YOUR TASKS:
1. According to the passage below about Pham Xuan An, why did Time Inc make him a full-time staff correspondent?
2. The passage below about Pham Xuan An mentions American colleagues who were surprised and chagrined by the revelation of his dual life. List each one with the news organization the passage gives for him.

──────── PASSAGE SHOWN ────────

The most infamous double-agent of the Vietnam War has died. Pham Xuan An worked for several years as a reporter for Western news organizations including Reuters and Time magazine, but all the time he was really a colonel in the North Vietnamese Army, feeding military information to them.
He was so successful in his duel role he was one of the few non-Westerners to be admitted to off-the-record briefings at the American Embassy. Time Inc was so impressed by his work that it made him a full-time staff correspondent.
At the same time as he was posing as a journalist, An was delivering a steady stream of military documents and reports to his masters in North Vietnam, usually written in invisible ink and leaving the documents in secret pick-up points around Saigon.
His duplicity was not revealed until after the war ended and the US had pulled out of South Vietnam.
The revelation about his dual life surprised and chagrined many of his American colleagues, among them David Halberstam of the NY Times, Morley Safer of CBS and Frank McCulloch of Time magazine.
“He was among the best connected journalists in the country,” said Morley Safer in a book he wrote after the war, after re-visiting Saigon and learning about An’s dual role and how he fooled America newsmen. An was always the first to brief newly arrived journalists – and was always happy to explain to them the complications of Virtnamese politics. “He was among the most trusted journalists in the country.”

──────── DATASET EXCERPTS ────────

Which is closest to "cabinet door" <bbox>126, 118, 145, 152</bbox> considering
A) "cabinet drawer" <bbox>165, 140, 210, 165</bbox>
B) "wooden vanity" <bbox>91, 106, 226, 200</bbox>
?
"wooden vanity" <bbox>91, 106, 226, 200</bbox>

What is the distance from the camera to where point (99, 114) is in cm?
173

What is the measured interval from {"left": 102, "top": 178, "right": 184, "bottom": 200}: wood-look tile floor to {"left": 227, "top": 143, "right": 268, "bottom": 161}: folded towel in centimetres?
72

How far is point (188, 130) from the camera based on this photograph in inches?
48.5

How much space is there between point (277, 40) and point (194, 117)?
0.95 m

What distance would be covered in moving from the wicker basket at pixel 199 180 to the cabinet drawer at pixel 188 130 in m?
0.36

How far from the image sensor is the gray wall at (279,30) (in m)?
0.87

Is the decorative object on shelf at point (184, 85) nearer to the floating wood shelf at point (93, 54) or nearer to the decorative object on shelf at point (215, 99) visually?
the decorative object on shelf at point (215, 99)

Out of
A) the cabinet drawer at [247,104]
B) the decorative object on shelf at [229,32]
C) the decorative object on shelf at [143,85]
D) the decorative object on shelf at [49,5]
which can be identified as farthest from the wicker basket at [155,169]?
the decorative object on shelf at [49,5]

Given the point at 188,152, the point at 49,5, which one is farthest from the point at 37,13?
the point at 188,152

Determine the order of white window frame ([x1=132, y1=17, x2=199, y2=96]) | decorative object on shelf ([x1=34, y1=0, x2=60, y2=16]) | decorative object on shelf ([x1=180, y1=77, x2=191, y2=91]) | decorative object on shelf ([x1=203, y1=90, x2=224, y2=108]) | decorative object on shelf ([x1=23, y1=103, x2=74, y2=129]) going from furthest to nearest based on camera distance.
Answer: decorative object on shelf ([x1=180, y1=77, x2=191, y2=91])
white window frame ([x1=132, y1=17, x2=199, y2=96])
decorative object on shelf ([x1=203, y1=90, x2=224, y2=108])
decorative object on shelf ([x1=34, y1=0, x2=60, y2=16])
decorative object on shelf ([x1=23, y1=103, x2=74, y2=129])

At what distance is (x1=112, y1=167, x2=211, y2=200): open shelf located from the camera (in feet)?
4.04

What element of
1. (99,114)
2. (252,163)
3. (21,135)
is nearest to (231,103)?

────────

OUTPUTS IN ORDER:
1. Time Inc made him a full-time staff correspondent because it was so impressed by his work.

2.
- David Halberstam, NY Times
- Morley Safer, CBS
- Frank McCulloch, Time magazine